• [WRITTEN PROBLEM]:
Recast the data from its beginning through the line containing "1112 centimetres" as a numbered list, omitting any blank lines.

## BEGIN DATA FOR THE TASK

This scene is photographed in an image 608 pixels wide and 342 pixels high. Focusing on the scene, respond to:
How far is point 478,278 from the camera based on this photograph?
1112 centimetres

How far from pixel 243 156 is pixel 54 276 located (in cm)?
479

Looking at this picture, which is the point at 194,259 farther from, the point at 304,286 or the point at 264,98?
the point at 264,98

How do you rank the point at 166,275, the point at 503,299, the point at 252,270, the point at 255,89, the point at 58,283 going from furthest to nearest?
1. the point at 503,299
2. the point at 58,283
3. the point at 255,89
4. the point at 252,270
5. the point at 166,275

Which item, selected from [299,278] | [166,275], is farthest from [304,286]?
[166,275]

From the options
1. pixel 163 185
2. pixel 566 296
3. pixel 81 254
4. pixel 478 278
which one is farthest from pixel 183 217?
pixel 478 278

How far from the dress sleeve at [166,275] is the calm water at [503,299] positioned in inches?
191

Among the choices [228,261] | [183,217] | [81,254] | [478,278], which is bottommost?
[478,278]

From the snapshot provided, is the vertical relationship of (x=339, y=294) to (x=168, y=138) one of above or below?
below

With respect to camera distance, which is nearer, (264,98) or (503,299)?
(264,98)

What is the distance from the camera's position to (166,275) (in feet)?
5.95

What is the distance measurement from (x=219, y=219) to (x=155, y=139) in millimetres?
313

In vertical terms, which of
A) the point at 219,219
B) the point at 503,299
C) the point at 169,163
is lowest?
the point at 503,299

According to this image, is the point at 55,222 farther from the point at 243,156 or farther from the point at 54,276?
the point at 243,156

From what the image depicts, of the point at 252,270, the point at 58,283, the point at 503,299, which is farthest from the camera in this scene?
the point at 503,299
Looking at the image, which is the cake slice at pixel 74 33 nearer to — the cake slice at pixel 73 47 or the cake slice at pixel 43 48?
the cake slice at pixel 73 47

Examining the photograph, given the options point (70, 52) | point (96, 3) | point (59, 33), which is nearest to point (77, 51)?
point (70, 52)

## END DATA FOR THE TASK

• [ANSWER TO THE PROBLEM]:
1. This scene is photographed in an image 608 pixels wide and 342 pixels high. Focusing on the scene, respond to:
2. How far is point 478,278 from the camera based on this photograph?
3. 1112 centimetres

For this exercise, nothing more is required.